[Task statement]: In the reply, include exactly the lines of the entries below from the first to the line with "category: thrush", that line included.

^^^^^^^^

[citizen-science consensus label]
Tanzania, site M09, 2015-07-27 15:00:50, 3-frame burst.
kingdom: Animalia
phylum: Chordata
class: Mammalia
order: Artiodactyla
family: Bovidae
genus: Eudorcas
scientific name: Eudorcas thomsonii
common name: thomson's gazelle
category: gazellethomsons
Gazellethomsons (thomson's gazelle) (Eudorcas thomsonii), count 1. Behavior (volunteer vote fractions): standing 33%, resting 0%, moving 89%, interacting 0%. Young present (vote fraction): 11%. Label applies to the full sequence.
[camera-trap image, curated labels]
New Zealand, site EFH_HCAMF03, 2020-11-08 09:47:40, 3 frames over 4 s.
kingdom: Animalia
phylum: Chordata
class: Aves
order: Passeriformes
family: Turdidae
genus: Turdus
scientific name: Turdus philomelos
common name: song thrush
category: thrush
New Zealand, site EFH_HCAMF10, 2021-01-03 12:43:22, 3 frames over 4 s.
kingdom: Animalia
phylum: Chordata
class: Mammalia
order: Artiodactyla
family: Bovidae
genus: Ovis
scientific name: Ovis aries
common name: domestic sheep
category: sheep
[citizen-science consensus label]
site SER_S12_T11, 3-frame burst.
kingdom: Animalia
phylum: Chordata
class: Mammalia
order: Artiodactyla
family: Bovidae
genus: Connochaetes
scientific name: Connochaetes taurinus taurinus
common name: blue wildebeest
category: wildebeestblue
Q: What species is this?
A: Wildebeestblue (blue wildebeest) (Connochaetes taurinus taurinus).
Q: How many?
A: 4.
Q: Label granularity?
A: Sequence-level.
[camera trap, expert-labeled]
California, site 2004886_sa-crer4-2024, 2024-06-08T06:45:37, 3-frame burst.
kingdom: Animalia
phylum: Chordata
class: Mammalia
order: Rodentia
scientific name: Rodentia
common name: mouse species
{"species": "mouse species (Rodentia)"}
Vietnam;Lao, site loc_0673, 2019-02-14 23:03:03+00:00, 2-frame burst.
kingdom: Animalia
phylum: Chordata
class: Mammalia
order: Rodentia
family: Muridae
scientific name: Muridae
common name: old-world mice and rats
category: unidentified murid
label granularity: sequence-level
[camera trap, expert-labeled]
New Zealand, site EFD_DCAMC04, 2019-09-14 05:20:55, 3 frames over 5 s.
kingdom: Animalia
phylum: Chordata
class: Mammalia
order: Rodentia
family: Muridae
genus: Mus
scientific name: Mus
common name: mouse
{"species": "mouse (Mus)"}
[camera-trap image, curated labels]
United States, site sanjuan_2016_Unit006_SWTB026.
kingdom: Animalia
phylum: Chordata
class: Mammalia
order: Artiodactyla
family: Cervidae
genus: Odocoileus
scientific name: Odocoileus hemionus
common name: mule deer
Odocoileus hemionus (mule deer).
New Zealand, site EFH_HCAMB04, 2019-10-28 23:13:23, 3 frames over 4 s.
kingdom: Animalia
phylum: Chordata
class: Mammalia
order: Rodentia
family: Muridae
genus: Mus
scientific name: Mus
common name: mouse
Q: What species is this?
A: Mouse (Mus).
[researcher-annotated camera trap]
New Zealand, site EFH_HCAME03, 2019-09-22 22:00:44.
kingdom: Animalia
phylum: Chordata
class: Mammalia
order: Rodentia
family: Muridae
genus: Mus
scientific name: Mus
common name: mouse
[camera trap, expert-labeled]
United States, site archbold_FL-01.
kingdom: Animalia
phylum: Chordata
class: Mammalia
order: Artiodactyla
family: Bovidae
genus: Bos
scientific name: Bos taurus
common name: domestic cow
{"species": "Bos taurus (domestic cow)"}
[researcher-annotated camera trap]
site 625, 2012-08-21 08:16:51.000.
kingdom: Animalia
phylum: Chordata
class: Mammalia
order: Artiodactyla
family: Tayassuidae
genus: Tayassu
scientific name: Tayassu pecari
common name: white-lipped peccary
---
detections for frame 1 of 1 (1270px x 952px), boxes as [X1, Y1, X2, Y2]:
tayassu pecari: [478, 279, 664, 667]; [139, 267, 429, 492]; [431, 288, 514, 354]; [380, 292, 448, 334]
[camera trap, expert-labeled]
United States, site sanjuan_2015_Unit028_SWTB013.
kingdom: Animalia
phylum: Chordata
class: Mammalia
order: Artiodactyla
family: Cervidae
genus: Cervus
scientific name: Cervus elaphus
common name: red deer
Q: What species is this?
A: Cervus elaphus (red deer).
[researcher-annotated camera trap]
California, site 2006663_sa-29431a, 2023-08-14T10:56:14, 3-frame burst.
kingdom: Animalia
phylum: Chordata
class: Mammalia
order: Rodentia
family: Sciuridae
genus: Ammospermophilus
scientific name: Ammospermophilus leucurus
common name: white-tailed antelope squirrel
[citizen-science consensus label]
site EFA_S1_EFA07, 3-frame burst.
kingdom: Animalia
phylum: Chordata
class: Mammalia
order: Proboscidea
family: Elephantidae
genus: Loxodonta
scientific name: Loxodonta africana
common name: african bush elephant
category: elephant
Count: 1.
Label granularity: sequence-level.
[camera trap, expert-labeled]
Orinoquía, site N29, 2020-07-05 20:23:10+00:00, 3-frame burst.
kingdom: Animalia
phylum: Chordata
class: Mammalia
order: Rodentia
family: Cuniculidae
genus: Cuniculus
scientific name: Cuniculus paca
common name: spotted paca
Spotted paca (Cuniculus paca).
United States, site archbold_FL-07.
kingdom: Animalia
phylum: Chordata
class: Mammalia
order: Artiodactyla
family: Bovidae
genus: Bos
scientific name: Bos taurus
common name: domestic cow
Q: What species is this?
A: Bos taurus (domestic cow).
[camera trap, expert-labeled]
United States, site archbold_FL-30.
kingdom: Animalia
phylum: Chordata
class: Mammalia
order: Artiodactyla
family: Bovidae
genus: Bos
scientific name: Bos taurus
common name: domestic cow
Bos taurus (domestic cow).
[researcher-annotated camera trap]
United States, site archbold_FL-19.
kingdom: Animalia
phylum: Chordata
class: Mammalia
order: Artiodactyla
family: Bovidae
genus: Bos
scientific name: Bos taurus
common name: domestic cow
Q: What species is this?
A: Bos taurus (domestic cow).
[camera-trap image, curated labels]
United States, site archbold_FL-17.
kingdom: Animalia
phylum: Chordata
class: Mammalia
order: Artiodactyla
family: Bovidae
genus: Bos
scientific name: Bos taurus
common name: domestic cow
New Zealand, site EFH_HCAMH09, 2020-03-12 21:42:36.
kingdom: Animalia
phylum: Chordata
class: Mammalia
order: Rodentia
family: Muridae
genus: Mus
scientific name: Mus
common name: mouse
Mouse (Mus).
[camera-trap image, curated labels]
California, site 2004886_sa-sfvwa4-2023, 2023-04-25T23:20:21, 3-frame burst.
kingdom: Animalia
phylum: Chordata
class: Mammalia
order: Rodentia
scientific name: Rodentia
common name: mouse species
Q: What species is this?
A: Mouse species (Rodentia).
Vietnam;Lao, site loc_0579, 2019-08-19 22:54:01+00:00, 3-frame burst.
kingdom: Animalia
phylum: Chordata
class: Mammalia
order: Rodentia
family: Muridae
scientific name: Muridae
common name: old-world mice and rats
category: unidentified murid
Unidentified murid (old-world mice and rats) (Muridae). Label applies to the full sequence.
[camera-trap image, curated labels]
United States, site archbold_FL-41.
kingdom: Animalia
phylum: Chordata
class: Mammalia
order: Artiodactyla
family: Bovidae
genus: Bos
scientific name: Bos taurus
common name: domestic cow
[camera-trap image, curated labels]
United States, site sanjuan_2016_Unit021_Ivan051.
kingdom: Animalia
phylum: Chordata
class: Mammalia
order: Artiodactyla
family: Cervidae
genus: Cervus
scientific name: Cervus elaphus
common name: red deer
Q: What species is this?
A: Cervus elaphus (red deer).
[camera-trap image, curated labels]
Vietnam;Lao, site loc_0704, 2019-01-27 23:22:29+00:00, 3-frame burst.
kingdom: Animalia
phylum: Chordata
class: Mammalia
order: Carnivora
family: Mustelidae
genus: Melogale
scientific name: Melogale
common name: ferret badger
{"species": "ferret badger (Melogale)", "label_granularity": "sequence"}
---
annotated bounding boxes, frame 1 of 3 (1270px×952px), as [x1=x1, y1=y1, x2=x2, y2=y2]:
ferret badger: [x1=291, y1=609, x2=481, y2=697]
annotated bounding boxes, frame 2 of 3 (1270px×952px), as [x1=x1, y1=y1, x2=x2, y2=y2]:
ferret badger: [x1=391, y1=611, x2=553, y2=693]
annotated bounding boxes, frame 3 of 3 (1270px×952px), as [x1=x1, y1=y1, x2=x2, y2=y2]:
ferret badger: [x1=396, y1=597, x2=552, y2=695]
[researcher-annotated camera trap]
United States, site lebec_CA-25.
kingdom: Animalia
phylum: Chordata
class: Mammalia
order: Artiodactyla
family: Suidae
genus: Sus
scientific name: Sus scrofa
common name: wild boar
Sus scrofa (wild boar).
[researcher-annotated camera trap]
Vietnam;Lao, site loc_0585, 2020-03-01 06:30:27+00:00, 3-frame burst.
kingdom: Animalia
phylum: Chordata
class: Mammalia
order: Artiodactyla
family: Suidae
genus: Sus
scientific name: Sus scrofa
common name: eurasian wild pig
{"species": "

^^^^^^^^

[Problem solution]:
[citizen-science consensus label]
Tanzania, site M09, 2015-07-27 15:00:50, 3-frame burst.
kingdom: Animalia
phylum: Chordata
class: Mammalia
order: Artiodactyla
family: Bovidae
genus: Eudorcas
scientific name: Eudorcas thomsonii
common name: thomson's gazelle
category: gazellethomsons
Gazellethomsons (thomson's gazelle) (Eudorcas thomsonii), count 1. Behavior (volunteer vote fractions): standing 33%, resting 0%, moving 89%, interacting 0%. Young present (vote fraction): 11%. Label applies to the full sequence.
[camera-trap image, curated labels]
New Zealand, site EFH_HCAMF03, 2020-11-08 09:47:40, 3 frames over 4 s.
kingdom: Animalia
phylum: Chordata
class: Aves
order: Passeriformes
family: Turdidae
genus: Turdus
scientific name: Turdus philomelos
common name: song thrush
category: thrush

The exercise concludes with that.